A state of emergency has been declared today for the Nelson-Tasman area, with the blaze covering at least 1870 hectares.
- Tasman fire: Monster fire leaves paddocks scorched and homes evacuated
Some farmers were forced to shoot some of their stock because the flames were moving too fast to get them to safety.
Those that survived have been left with little grass to eat.
Federated Farmers Board Member and Fire spokesperson Karen William said the situation was fast-moving and residents should be prepared to evacuate.
"It may be heart-breaking having to leave your home and property, but you are ultimately what is valuable," she said.
She is advising farmers to follow some simple guidelines if the fire does make it to animal stocked farmland.
"Opening gates can be problematic as loose stock can be another serious hazard to responders," said Ms William.
"Herd them into wet areas, swamps, even Lucerne or worked (not sprayed paddocks) if practical, but please bear in mind each fire is different and this advice may not be practical for your particular situation."

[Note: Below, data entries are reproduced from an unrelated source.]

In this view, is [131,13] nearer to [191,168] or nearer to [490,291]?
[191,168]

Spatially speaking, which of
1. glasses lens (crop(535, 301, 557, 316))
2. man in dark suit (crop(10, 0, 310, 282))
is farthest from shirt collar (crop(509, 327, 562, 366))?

She understood an evacuation shelter had been set up at a local race course which was taking animals, particularly lifestyle block residents that have small numbers of stock.
Tips to reduce fire risk on farms:
1.Reduce the fire fuels on your property by mowing grass often or removing dead fuels from around your farm.
2.Create a fire break around your property. If possible, maintain green laws and ensure paddocks around your farm buildings and yards are well grazed and not overgrown.
3.Have a water source which can easily be accessed or is portable in the event of a fire or emergency and clearly indicated for emergency crews.
4.Provide clear access to your farm for emergency vehicles if needed, remove overhanging trees and clear driveways if possible. Make sure your RAPID number is displayed in a place that is clearly visible for emergency vehicles.
5.Know the fire risk in your area, know what the current fire dangers are and what the restrictions are in your area. You can do this by visiting www.checkitsalright.nz
6.Create a fire plan for your family, livestock and assets, so you know what to do if the situation strikes.